Our next visit was to the Lonja. In the good old days when Palma was a great mercantile centre—the days when thirty thousand sailors found employment from its port—a Majorcan architect designed the Lonja to serve as an exchange.

This old-time architect and his builders must have been past masters of their art, for though hundreds of years have slipped by since then, and the Lonja no more serves any active purpose, it still survives to delight by the simple grandeur of its design. Seen as it stands with only a wide thoroughfare separating it from the sparkling waters of the port, with its palm-trees in front and a cloudless blue sky overhead, the antique building is one of the most beautiful sights in a city that abounds in beautiful things.
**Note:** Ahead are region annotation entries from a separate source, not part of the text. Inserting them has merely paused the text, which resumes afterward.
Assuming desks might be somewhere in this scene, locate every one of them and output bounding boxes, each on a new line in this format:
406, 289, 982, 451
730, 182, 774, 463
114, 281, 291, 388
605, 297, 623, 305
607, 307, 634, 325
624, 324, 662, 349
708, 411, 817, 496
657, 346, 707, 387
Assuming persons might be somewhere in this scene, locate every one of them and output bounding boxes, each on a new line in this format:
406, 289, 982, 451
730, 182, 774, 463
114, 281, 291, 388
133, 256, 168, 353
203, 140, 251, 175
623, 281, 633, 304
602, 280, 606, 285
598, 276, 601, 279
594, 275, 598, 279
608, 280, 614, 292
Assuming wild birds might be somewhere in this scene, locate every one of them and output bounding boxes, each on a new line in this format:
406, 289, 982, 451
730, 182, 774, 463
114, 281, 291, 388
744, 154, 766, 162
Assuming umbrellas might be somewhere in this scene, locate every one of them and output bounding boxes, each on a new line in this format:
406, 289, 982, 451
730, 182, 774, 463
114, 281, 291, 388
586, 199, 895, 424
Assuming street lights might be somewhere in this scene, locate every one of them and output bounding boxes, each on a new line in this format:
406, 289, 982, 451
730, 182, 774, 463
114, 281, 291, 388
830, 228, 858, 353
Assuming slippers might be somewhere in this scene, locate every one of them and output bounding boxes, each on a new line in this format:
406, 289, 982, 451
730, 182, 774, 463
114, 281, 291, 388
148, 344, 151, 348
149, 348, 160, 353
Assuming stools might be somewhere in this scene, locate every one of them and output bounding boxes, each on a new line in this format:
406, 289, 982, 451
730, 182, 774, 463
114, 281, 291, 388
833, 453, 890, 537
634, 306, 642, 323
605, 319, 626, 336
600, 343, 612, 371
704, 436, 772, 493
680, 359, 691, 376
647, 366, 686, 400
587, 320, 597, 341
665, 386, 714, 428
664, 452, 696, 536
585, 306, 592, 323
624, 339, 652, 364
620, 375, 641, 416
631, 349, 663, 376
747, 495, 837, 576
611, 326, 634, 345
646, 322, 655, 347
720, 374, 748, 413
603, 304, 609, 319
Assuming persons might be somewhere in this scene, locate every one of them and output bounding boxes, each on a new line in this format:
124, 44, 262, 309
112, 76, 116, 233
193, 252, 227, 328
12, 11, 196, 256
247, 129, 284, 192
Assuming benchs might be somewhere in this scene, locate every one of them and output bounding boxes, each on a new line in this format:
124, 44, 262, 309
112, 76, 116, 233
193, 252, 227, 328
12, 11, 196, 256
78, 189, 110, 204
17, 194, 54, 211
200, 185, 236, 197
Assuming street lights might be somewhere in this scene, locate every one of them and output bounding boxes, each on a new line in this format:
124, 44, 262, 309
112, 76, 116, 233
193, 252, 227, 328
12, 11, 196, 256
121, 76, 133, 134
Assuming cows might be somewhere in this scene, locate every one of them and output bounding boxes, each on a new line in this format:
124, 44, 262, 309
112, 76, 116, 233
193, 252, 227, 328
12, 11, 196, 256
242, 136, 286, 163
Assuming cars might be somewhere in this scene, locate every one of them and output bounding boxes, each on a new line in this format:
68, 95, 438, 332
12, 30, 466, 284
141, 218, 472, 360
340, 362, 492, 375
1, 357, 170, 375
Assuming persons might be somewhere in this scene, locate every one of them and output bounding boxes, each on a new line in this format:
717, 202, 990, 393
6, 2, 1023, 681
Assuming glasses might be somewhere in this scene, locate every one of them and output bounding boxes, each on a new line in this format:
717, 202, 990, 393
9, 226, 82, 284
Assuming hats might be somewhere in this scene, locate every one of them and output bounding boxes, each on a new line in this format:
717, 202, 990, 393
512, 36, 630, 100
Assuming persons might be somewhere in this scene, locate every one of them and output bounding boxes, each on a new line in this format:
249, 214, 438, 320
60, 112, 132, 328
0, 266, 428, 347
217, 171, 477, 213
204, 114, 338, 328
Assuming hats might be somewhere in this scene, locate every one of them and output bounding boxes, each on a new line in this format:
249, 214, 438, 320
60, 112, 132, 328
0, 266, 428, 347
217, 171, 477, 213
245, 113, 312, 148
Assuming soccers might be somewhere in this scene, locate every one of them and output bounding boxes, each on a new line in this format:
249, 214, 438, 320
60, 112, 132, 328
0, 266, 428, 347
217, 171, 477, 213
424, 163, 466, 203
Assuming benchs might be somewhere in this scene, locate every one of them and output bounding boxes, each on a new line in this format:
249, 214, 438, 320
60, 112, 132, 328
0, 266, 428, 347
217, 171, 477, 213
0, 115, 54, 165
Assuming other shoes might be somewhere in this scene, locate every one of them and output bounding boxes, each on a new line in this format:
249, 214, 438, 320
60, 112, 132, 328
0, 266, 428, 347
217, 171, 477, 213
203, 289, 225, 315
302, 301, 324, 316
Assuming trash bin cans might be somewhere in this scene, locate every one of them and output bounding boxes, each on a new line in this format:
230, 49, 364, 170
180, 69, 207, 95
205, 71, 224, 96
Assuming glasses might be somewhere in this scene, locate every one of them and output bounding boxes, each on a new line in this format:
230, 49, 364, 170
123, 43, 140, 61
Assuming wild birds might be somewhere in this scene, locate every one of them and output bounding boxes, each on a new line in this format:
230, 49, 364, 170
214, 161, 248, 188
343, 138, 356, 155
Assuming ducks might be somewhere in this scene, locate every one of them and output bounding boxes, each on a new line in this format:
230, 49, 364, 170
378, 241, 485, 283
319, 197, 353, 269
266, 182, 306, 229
We had been told that the Lonja was open to the public on the afternoons of Thursdays and Sundays. So one Sunday evening, early in our stay, the Man and I stopped in front of the great door, and tried to push it open. It did not yield a hair's-breadth. Indeed, it seemed to wear an expression of stolid immobility, as though secretly defying our puny efforts to induce it to reveal the treasures it guarded.

Sitting in a chair in the shadow of the building an old policeman was dozing. Him the Man roused and interrogated.

He shook his head over the idea of the Lonja being on view on stated days. But the Lonja was at the disposicion of the señor. The señor could see it on any day. He would fetch the keeper of the keys.

Toddling off across the square of the palm-trees, he disappeared, and in a few minutes returned, followed by that official, bearing the emblem of his office in the form of a massive key.

The great door opened and closed behind us, and we found ourselves in a vast square hall, from whose dark marble floor six noble pillars rose to meet the high vaulted roof.